La riflessione sulla vanità si lega al suo corollario, il processo di mitizzazione nell’immaginario collettivo, la fiction che cancella la realtà: “Si è consumata una foresta per raccontare fatti e misfatti di personaggi che la mano di pennivendoli, e soprattutto la vanità, ha contribuito a mitizzare”, continua Moledda, e “una corsa al mantenimento di un filone d’una saga”. In questo processo di falsificazione storica, a uscirne a pezzi è appunto la storia: “La storiografia ha condito milioni di pagine appropriandosi della cronologia defraudata alla storia, che ci consegna i falsi miti dispensandoli per buoni”. Sferzanti i giudizi su alcuni dei “miti” della mala romana: Danilo Abbruciati era un “pusillanime”, una “serpe”, un volgare tessitore di trame; Enrico “Renatino” De Pedis, col quale il nostro strinse una forte amicizia, “non era e non sarebbe mai stato un duro”, ma solo un “cinico”. “Più li frequentavi”, loro come tanti altri, “più ti rendevi conto che di mitico non avevano nulla”. E ancora: “A sentirli parlare ti rendevi conto che erano stati partoriti ognuno dalla fantasia dell’altro. Esistevano in funzione di questo. Era una bolgia in cui tutti sguazzavano atteggiandosi a personaggi alla Jean Gabin”. Non è facile trovare nella memorialistica sul crimine una tale sincerità e lucidità di analisi.
Altro elemento di grande interesse è poi la rappresentazione del “pianeta” carcere, di cui si tratteggia una vera e propria fenomenologia. Si tratta di “un altro mondo con regole e ordinamenti diversi”, dove spesso, tra pestaggi e forme di tortura psicologica, “la Costituzione viene abolita”. Si articola così una critica circostanziata del sistema penitenziario, vissuto e subìto come esclusivamente punitivo, incapace di consentire il recupero sociale, la riabilitazione. Trovano infine spazio le riflessioni sulle difficoltà di reinserimento nel consesso civile, una volta scontata la pena, e un finale inaspettato e mozzafiato.
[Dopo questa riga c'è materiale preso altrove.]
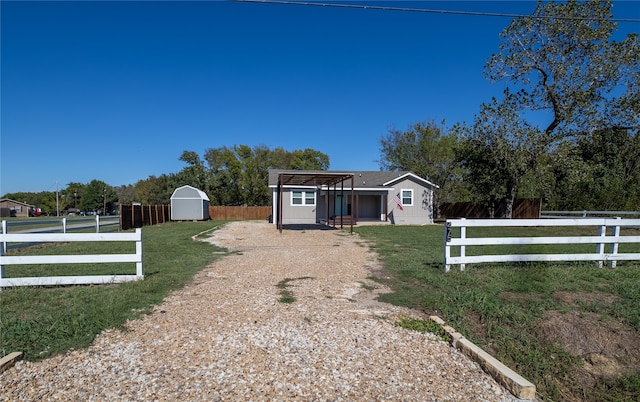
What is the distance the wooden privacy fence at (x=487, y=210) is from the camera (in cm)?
2530

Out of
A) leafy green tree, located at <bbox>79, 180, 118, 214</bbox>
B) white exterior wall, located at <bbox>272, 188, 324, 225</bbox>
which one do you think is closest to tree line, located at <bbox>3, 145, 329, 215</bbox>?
white exterior wall, located at <bbox>272, 188, 324, 225</bbox>

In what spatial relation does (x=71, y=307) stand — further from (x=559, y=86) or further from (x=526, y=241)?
(x=559, y=86)

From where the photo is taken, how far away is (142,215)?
23766 millimetres

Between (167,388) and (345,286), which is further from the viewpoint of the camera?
(345,286)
In definitiva, siamo al cospetto di un’autobiografia molto particolare. Non sono molti gli individui che, dopo un passato criminale, siano riusciti a emendare le proprie colpe verso la società, e a trasmettere in un linguaggio chiaro ed emotivamente coinvolgente le loro esperienze, persino ad articolare una critica sociale. Certo, molte sono le cose non dette, avvertibili i vuoti, le lacune su eventi e nomi: chi in questo libro cercasse evidenze e verità storiche oltre i fatti già accertati in sede giustidiaria, rimarrebbe deluso. Evidentemente, non è questo l’intento di Moledda. Il suo nucleo tematico, umano, è da ravvisarvi nel tentativo persino disperato di dare un senso a uno “schifo di vita”, una “vita alla rovescia”, nella virile presa di coscienza di una serie drammatica di errori, nella capacità di fare i conti con il proprio passato, superare le paure che esso genera, e nella conseguente redenzione, nel riscatto sociale perseguito e vinto, che assumono così un significato più autentico e profondo.